= Rolle's Abridgment =

Law book written in Law French by Henry Rolle (1589–1656)

Un Abridgment des plusiers Cases et Resolutions del Common Ley, Alphabeticalment Digest desouth severall Titles (called Rolle's Abridgment, abbreviated Roll. Abr.) is an English law book written in Law French by Henry Rolle (1589–1656). The most recent edition was published in 1668, with an English-language preface.

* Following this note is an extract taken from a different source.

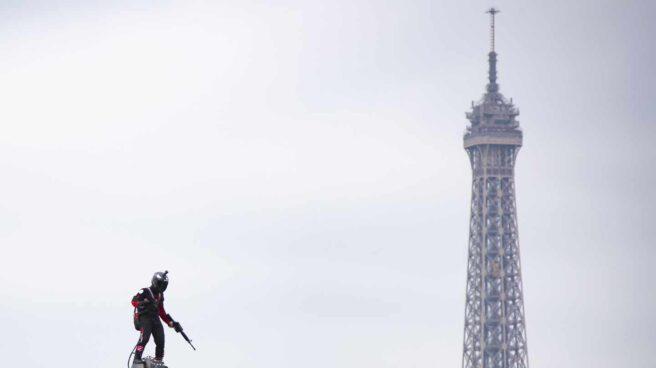 Francia ha exhibido este fin de semana su prototipo de soldado volador.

Marvin's Legal Bibliography states:

C. J. Rolle's Abridgment was published under the inspection of Lord Hale who contributed an excellent Preface in English. Says Lord Hale, "I must deal plainly with the reader, and tell him, that though this book is off excellent use and worth, yet it comes far short of the abilities and worth of him that compiled it, and, therefore, is an unequal monument of him. I. The materials of this Treatise were not his own, but in a great measure collected out of the books and reports. II. It was only intended for private use, and never intended for public view. It is a posthumous work, which never underwent the last hand or pencil of the judicious author, and such works, though, when published, they may advantage others, yet they rarely come out to the due advantage of the author." It's superiority to the elder Abridgments consists in a more scientific arrangement of the materials, and a greater sub-division of the general heads. The obsolete titles of the law are omitted, and it contains a great number of Cases adjudged by the author, while Chief Justice of the King's Bench, as well as Cases from the Parliament rolls, and other sources, no where else to be found in print. "In point of method, succinctness, legal precision, and in many other respects, it is fit to be proposed as an example for other Abridgments of the Law." When an opinion of Rolls was cited by Counsel, before Twisden, J., the Court remarked, "That was Rolle's opinion, it may be, when he was a student. You have in that work of his a common place which you stand to much upon. I value him where he reports judgements and resolutions. But, otherwise, it is nothing but a collection of Year-Books and little things noted when he made his Common Place books." Rolle's Abridgment, however, is frequently cited and relied upon as an authority, even by those who have never seen the volumes, through D'Anvers and Viner. 1 Bart. Conv. 69; 1 Mod. 273; 9 Price, 618; 23 N. A. Rev. 7; 4 T. R. 64; (5)205; 1 Kent, 509; Hale's Pref.; Co. Lit. 9, a; 10 Cl. & Fin. 852.